++++ SELECTED PASSAGE

Pakistan suffered yet again when a blast took place near US Embassy in Peshawar.
A suicide bomber in an explosive-laden car rammed into a police station in Peshawar, Pakistan, on Wednesday, in a Taliban attack that killed four police officers and injured 21 people, a senior police official said.
The Pakistani Taliban said the attack was to avenge the killing of innocent civilians. The group's spokesman, Ihsan Ullah, told on Wednesday that Pakistani security forces are carrying out those killings on the instruction of the United States in the name of a "war on terror."
Muhammad Ejaz Khan, the police official, said 13 civilians were wounded. The other eight were police.
Khan said several people were still under the debris. About 300 kilograms (661 pounds) of explosive material was used in a minitruck.
Fiaz Tooro, another senior police official of Peshawar, told that the building was being used as
a Directorate of Counter-Terrorism to interrogate militants. No militants were being questioned
or in the building at the time of the blast, he said.

++++++++

- [THINGS TO DO]:
(a) According to the report on the Peshawar police station bombing, how much explosive material was used in the minitruck?
(b) Continue the report on the Peshawar police station bombing from where it ends.

++++ SUPPLIED MATERIAL

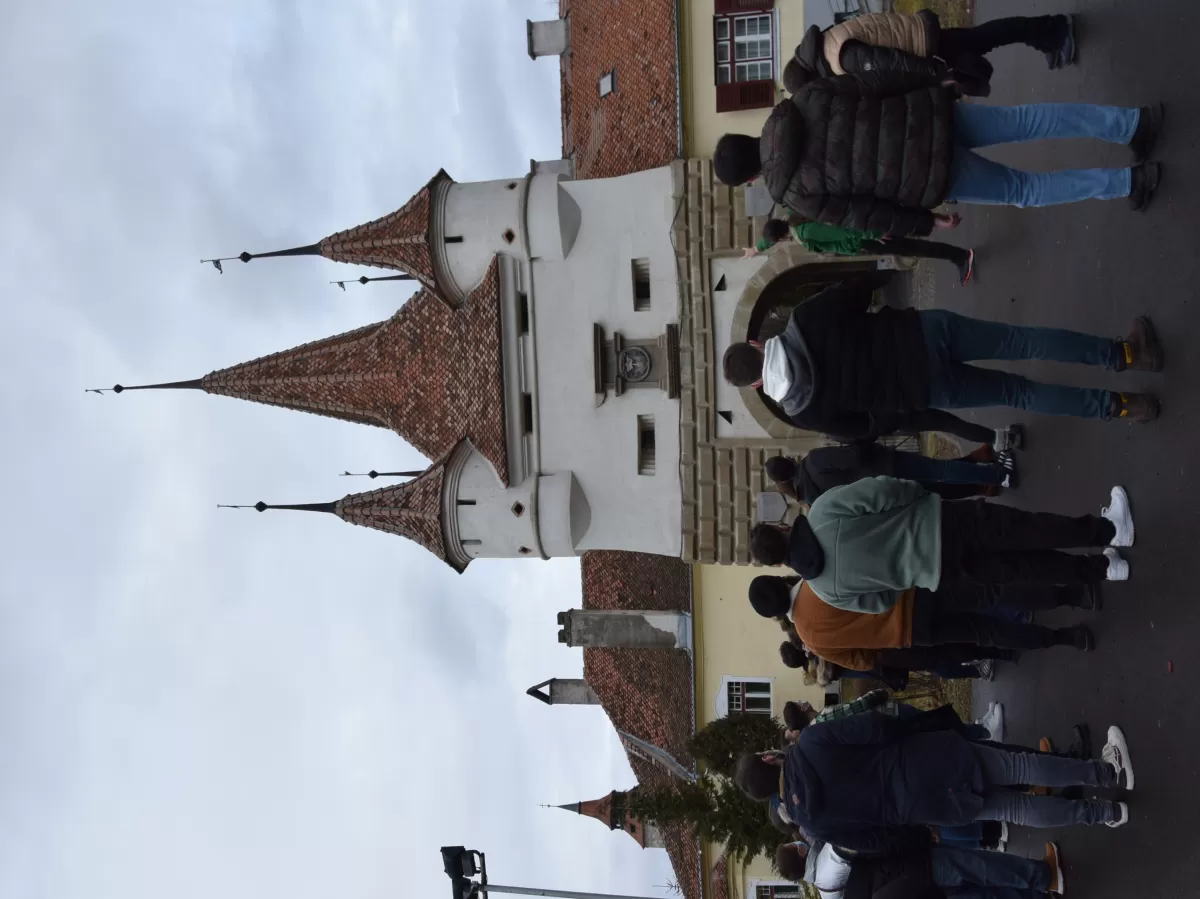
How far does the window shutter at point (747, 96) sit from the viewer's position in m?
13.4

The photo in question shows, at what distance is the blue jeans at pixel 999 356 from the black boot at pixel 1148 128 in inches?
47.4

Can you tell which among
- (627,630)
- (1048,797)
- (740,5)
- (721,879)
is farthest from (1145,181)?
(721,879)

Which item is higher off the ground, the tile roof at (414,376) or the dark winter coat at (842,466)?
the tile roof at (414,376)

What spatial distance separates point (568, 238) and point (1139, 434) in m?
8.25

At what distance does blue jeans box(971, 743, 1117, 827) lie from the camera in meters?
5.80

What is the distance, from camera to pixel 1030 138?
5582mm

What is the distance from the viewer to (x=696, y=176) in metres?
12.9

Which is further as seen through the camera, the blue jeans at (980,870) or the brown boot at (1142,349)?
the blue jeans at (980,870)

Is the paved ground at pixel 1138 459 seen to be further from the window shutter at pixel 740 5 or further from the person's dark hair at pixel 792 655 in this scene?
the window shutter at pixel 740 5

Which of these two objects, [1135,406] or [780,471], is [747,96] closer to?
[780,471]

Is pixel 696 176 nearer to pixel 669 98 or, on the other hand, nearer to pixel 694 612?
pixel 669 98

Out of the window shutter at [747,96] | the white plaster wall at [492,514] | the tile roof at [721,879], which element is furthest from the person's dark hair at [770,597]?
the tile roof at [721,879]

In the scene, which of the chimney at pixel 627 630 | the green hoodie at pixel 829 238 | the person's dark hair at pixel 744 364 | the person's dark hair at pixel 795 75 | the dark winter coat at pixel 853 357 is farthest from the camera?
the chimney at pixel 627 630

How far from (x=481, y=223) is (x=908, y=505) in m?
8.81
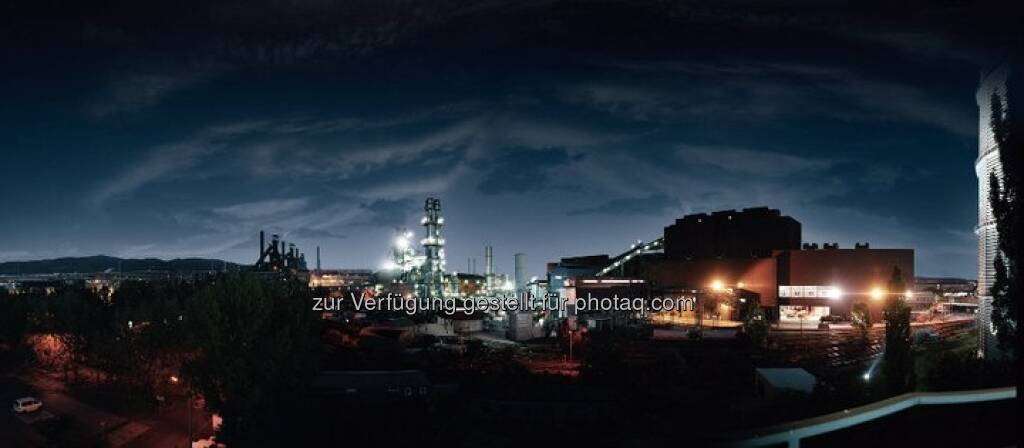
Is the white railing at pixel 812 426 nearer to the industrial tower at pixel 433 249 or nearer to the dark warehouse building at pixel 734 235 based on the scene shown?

++++++++

- [PER-TASK ANSWERS]:
(a) About 300 kilograms (661 pounds).

(b)
The special police officials who were running the directorate were the target of the blast, Tooro said.
Pakistani Taliban represents a confederation of Taliban groups in northwestern Pakistan, where they are based, said Bill Roggio, military affairs analyst who is managing editor of The Long War Journal.
Those fighters attack targets in Pakistan and across the border in Afghanistan. The group, which is headquartered in Quetta, is different from the Afghan Taliban, which has been focused on re-establishing the Islamic Emirate in Afghanistan.
Both groups swear allegiance to Taliban leader Mullah Omar and have close ties to al Qaeda, he said.